Vendredi 19 octobre 2007 - 20h30 - Mercury
Publié le vendredi 19 octobre 2007.


de Etgar Keret, Shira Geffen

Israël, 2007, Drame, 1h18

avec Sarah Adler, Noa Raban, Gera Sandler

Le jour de son mariage, Keren se casse la jambe et doit renoncer à sa lune de miel aux Caraïbes... Une mystérieuse petite fille sortie de la mer change la vie de Batya, la jeune femme qui la recueille et qu’elle suit comme son ombre... Joy, une employée de maison en exil va, sans le vouloir, renouer les liens entre une vieille femme sévère et sa fille... Bouteilles jetées à la mer, fragments d’humanités qui flirtent avec l’absurde... Dans un joyeux désordre chacun cherche sa place, l’amour, l’oubli ou sa mémoire, car telle est la vie à Tel-Aviv...

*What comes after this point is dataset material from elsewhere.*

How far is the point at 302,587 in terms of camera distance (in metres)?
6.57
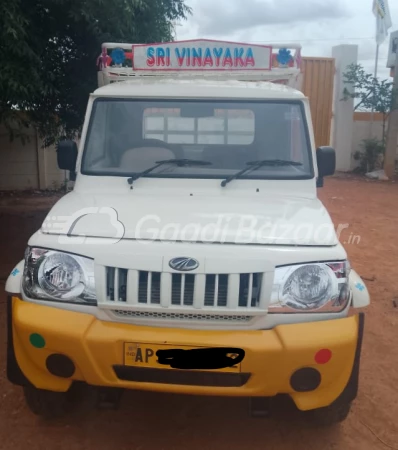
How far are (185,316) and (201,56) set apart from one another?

Présenté à la Semaine de la Critique, Les Méduses a été couronné par la Caméra d’or lors du Festival de Cannes 2007. Le film a également reçu le Prix SACD et le Prix de la (toute) jeune critique.

Israël - 2007 - 1h18 - version originale sous-titrée Réalisation : Etgard Keret et Shira Geffen Scénario : Shira Geffen Photo : Antoine Héberlé Montage : François Gédigier et Sacha Franklin Musique : Christopher Bowen et Grégoire Hetzel Avec : Noa Raban (Keren), Sarah Adler (Batia), Gera Sandler (Michael), Assi Dayan (Eldad), Miri Fabian (Nili).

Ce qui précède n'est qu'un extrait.